T.S. Eliot and Amy Lowell
The poetic styles of T.S. Eliot and Amy Lowell are so dissimilar, that it comes as something of a shock to realize how much the two poets had in common. Each came from a prominent Boston family, and was related to a President of Harvard University -- Eliot was a distant relation to Harvard's President Eliot, and attended Harvard as an undergraduate: Amy Lowell's brother would become President of Harvard in the year that T.S. Eliot graduated. Meanwhile the poetic careers of both Eliot and Lowell were influenced by Ezra Pound: Pound famously edited Eliot's "Waste Land," which is dedicated to him. But Pound had earlier been an artistic ally of Amy Lowell, and they had together been part of a loose poetic movement around the time of the First World War called "Imagism" -- their quarrel over the direction this movement would take is, according to Christopher Beach, the primary reason why we do not associate Amy Lowell with T.S. Eliot, despite their similar backgrounds:
Pound accused Lowell of stealing the movement from him and of watering down the term "Imagist" by including poets whose work failed to adhere to the movement's principles. From that point on, Pound and Lowell were to remain literary enemies. While Pound scornfully derided Lowell's brand of poetry as "Amygism," Lowell refused to support either the journals with which Pound was involved or the writers with whom he was associated, including such important modernists as James Joyce and Eliot. (Beach 77).
In Beach's telling, Lowell belonged to a slightly older generation than both Pound and Eliot, and "lack[ed] Pound's desire to remain on the cutting edge of literary vanguardism at all costs" (Beach 77). This explains the dissimilarity in styles, but a century after these literary quarrels, it is possible to examine Lowell and Eliot and see a certain affinity in their poems, which might possibly have attracted the collaborative attentions of a great enthusiast like Pound at different points in time. By examining the treatment of love -- both human and divine -- in each of these poets, we can see how Lowell and Eliot frequently use different poetic means to achieve similar effects. Both Lowell and Eliot were trying to live up to Ezra Pound's injunction that poets should "make it new": the ways in which they each individually handle two of the most familiar poetic subjects, love and religion, can show us that they achieved their originality in different ways.
Amy Lowell's poetry is quite obviously intended to break with formalism. Jacob Korg notes that her articles and lectures were intended "to forward the Imagist cause in America by lecturing on 'the new poetry', and defending vers libre or 'cadenced verse'." (Korg 134). It may strike a contemporary reader as surprising that a new poetic movement in America at the time of World War One would think it necessary to "defend vers libre," or free verse: to a certain extent, Lowell's movement was successful insofar as nowadays "vers libre," or unrhymed poetry with varying line lengths, is the generalized cliche for what poets are imagined to do, rather than formal rhymed poetry like sonnets.

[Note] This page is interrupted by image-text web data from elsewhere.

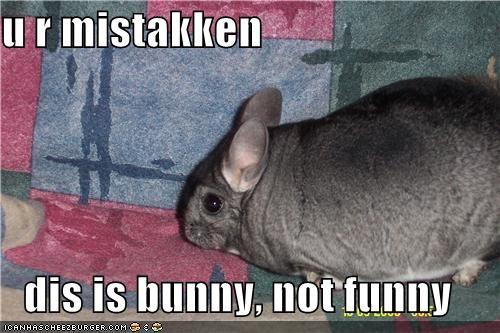 u r mistakken  dis is bunny, not funny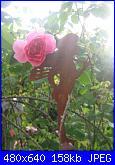 Il giardinetto di Kalè-img_0318-jpg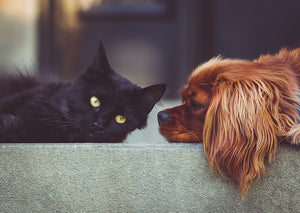 Dogs Are Better Than Cats: Research (and Anecdote) Prove It!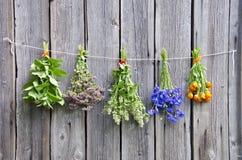 Различные медицинские травы на деревянной стене Стоковая Фотография RF
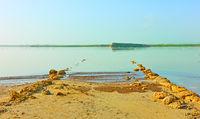 Salt lake in Larnaca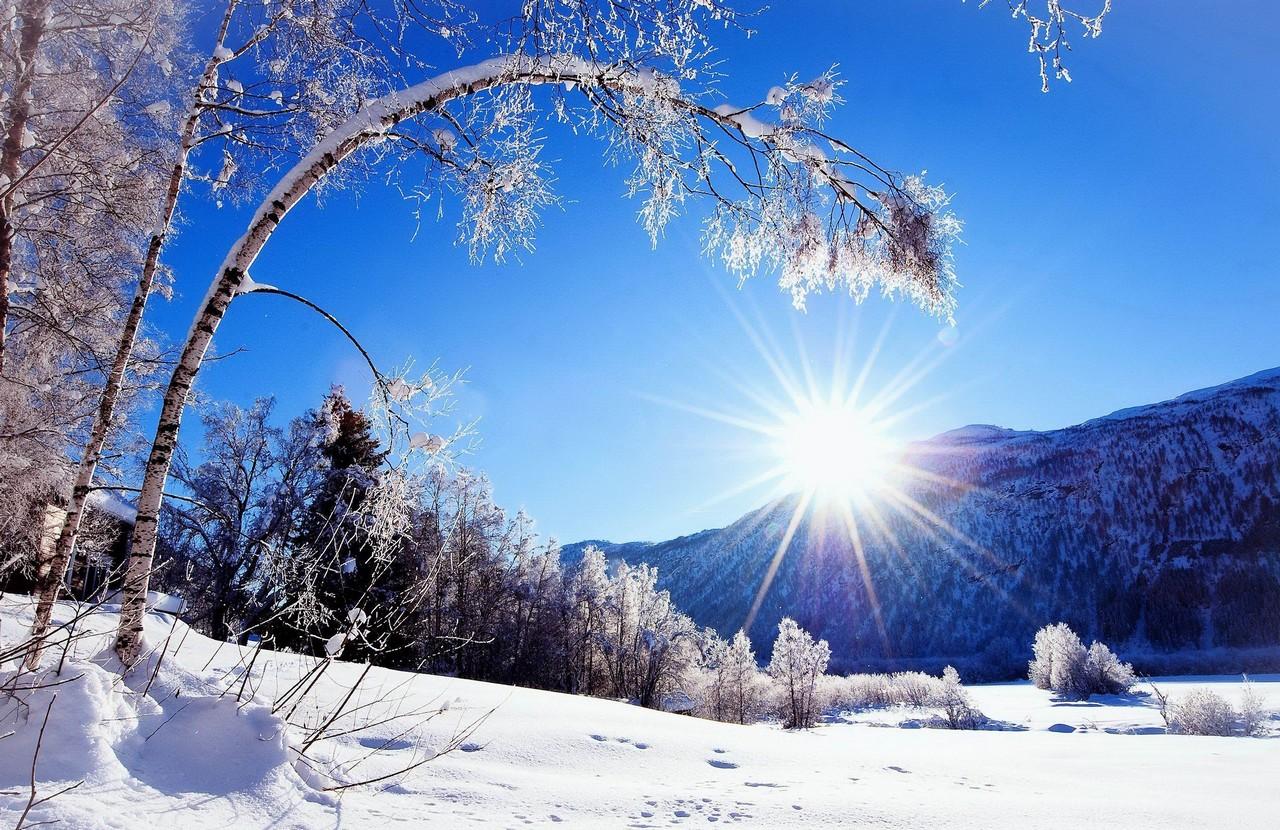 До кінця грудня синоптики прогнозують аномально теплу погоду в Україні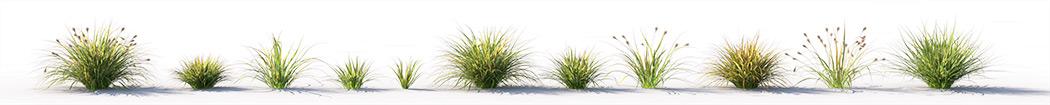 VP Japanese Sedge Grass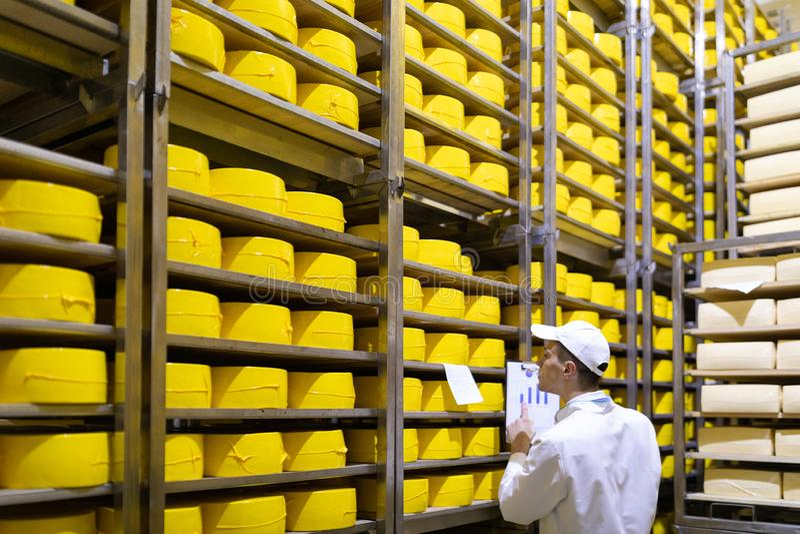 Portrait de la position d'inspecteur dans le d?partement de production de l'usine de laiterie et adopter la position de la produc photographie stock libre de droits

It seems particularly surprising given that the most famous American poet of the nineteenth century, Walt Whitman, wrote almost exclusively in vers libre. But to some extent, Walt Whitman may be the very reason why Amy Lowell thought that free verse required defending: Whitman may have been original, and could not have been anything other than American, but he was not precisely respectable. This is not to say that Amy Lowell's poetry is not intended, on some level, to be shocking in the way that all great art can be shocking -- but her way of approaching novelty is not the Whitmanic mode of the "barbaric yawp." As a way of examining the modern (or even shocking) element in Lowell's verse, we may examine her 1919 poem "Madonna of the Evening Flowers": it is written in vers libre, but of lines that are as terse and restrained as Whitman's are overstuffed, and it is separated out into three verse paragraphs. The first paragraph paints a scene using minimalist detail. And it is worth noting that, in light of the poem's title, we are likely to read it as a religious poem. The "Madonna" is the customary name given to the Virgin Mary in Renaissance art, and the "evening flowers"...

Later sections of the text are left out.